A compliant benefits description might read: "Benefits include medical, dental, and vision insurance (employer covers 80% of premium for employee), 401(k) with 4% employer match, flexible PTO, and annual professional development budget of $1,500." This is specific, honest, and directly informative to candidates.
You do not need to include the dollar value of every benefit. But you do need to name the material benefits — health insurance, retirement, equity if offered, notable perks — rather than using catch-all phrases.
Hourly roles and wage scales
For hourly roles, Colorado and Washington require disclosure of the hourly wage range. For roles without a fixed range — for example, where pay is determined by a union wage schedule or a government pay scale — you may reference the applicable scale if it's publicly accessible. For most private-sector hourly roles, however, a genuine min-max range is required.
Washington's law has more flexibility than Colorado for roles where the range is driven by a "wage scale" (a classification system rather than a role-specific band). If your company uses job grades with associated wage bands, Washington accepts disclosure of the applicable grade's wage band.
Commission and variable compensation
For commission-only or heavily commission-weighted roles, Colorado and Washington require disclosure of the commission structure or OTE (on-target earnings) range. A compliant disclosure might be: "OTE $100K–$140K, with base salary of $60K and uncapped commission." This gives candidates the information they need to evaluate the role without requiring you to reveal your entire compensation philosophy.

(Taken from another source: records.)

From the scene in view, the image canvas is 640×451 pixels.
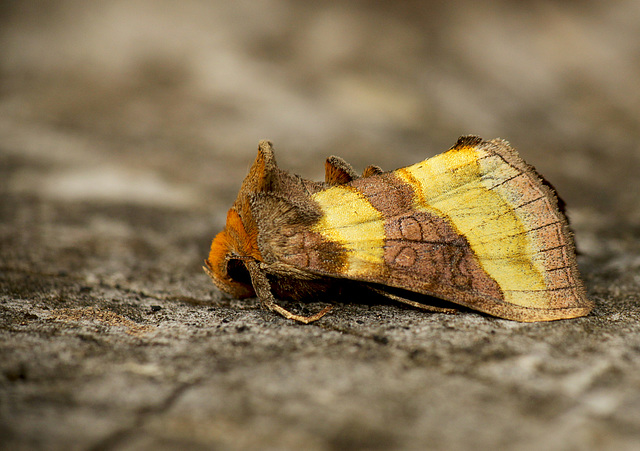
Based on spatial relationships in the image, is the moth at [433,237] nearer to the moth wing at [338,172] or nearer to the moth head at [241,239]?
the moth head at [241,239]

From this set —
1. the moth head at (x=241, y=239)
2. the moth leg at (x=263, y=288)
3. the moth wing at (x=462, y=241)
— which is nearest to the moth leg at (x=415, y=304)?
the moth wing at (x=462, y=241)

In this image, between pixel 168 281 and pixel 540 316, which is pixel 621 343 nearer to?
pixel 540 316

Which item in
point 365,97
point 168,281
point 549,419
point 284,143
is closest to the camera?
point 549,419

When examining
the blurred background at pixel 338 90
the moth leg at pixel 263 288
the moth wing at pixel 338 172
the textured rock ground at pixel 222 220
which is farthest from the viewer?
the blurred background at pixel 338 90

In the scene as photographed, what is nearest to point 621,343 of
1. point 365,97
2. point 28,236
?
point 28,236

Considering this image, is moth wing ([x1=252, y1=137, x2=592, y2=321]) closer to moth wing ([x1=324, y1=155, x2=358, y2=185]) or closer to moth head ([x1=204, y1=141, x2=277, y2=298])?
moth head ([x1=204, y1=141, x2=277, y2=298])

For roles with discretionary bonuses, the disclosure should describe the bonus program generally: "Eligible for annual performance bonus; bonus targets range from 10–20% of base salary based on individual and company performance." Exact past bonus amounts are not required.
Remote roles: which state's requirements apply?
For remote roles where candidates from multiple states may apply, you need to satisfy the requirements of every active jurisdiction where a candidate could reasonably reside. In practice, for a nationally posted remote role, this means:
- Salary range (all active states)
- Benefits description (Colorado, Washington)
- Bonus disclosure (Colorado, Washington)
This is the same as the Colorado/Washington template — so the universal approach handles remote roles automatically. See our remote work compliance guide for a complete analysis of multi-state exposure.
The EU Directive: what changes for EU postings
For roles posted in EU member states or accessible to EU residents, the EU Pay Transparency Directive adds two requirements beyond typical US state laws: no salary history questions (a ban, not just a limitation), and the salary range must be included even for internal postings and promotions. The EU Directive guide covers these requirements in detail.
Practical posting template
Here's what a fully compliant posting closing section looks like for a US company posting a remote role nationally:
Base salary: $90,000–$115,000 annually, depending on experience and qualifications. Eligible for annual performance bonus (10–15% of base, depending on individual and company performance). Benefits include: medical, dental, and vision insurance (employer covers 80% of employee premium), 401(k) with 4% employer match, unlimited PTO, $2,000 annual learning and development budget, and home office stipend of $500/year. We are an equal opportunity employer.
This template satisfies Colorado, Washington, NYC, California, Illinois, New Jersey, and every other active US state law, plus the EU Directive's salary disclosure requirements.